_TASK OBJECTIVE_
Beginning with the line that holds "最強バッツ覚醒! 〜赤き雷帝〜 card-museum" and ending with the last line below, please copy every line exactly, add nothing, and leave out the pictures.

_SUPPLIED RECORDS_

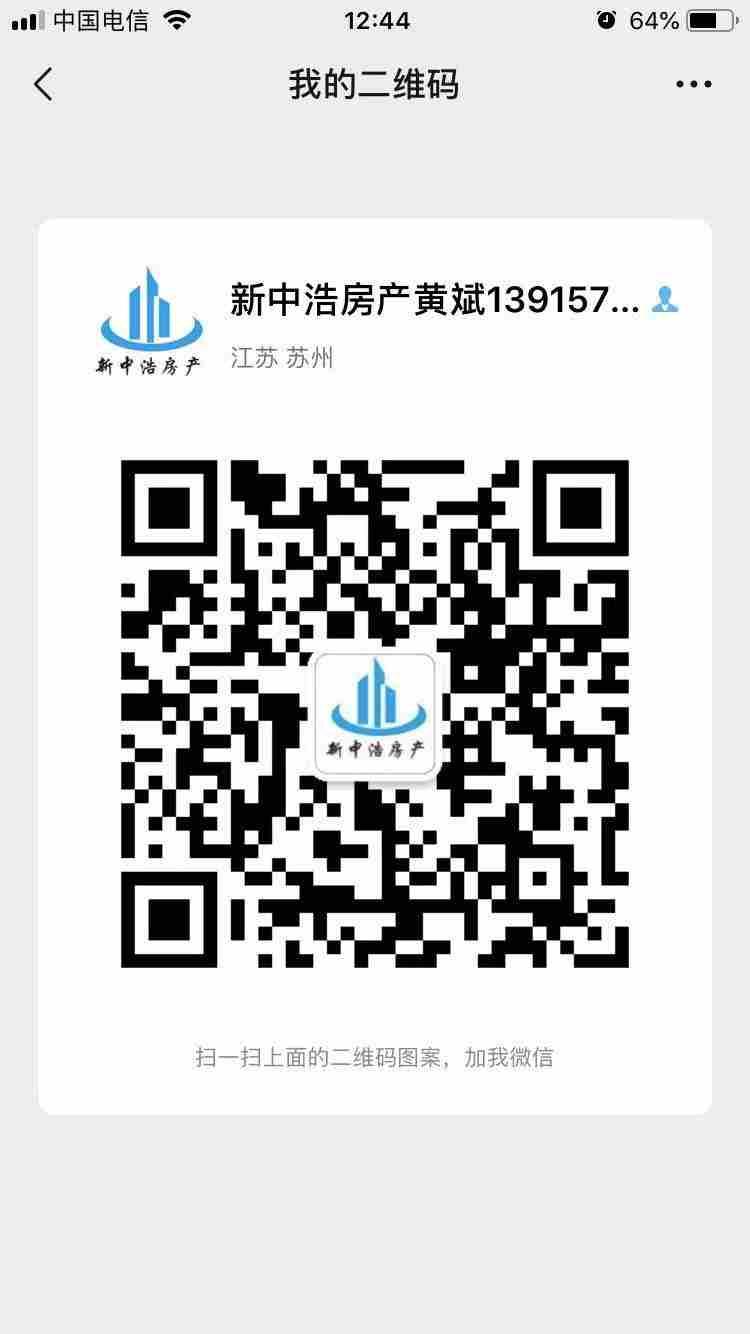 张家港新中浩房产的微信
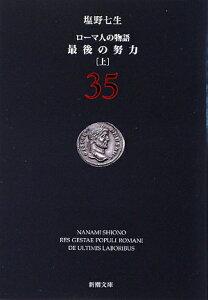 【送料無料】ロ-マ人の物語(35)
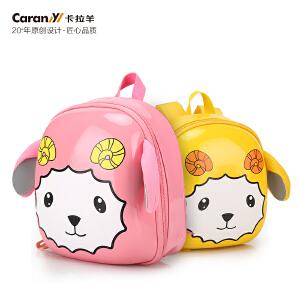 卡拉羊儿童小书包幼儿小童包1-3岁宝宝双肩小背包防走失卡通背包CX6025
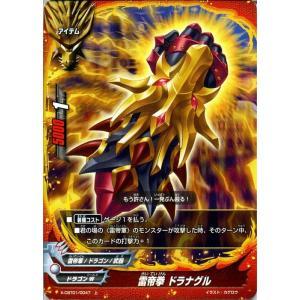 バディファイトX(バッツ) X-CBT01  雷帝拳 ドラナグル(上) 最強バッツ覚醒! 〜赤き雷帝〜 card-museum
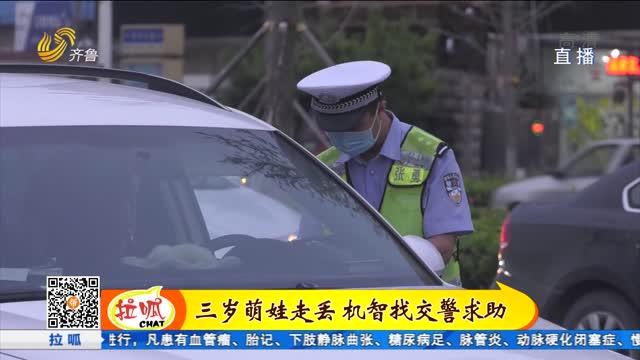 """菏泽:三岁萌娃迷失街头 """"淡定""""向警察叔叔求助"""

_SOLUTION TO THIS TASK_
 バディファイトX(バッツ) X-CBT01  雷帝拳 ドラナグル(上) 最強バッツ覚醒! 〜赤き雷帝〜 card-museum
 """菏泽:三岁萌娃迷失街头 """"淡定""""向警察叔叔求助"""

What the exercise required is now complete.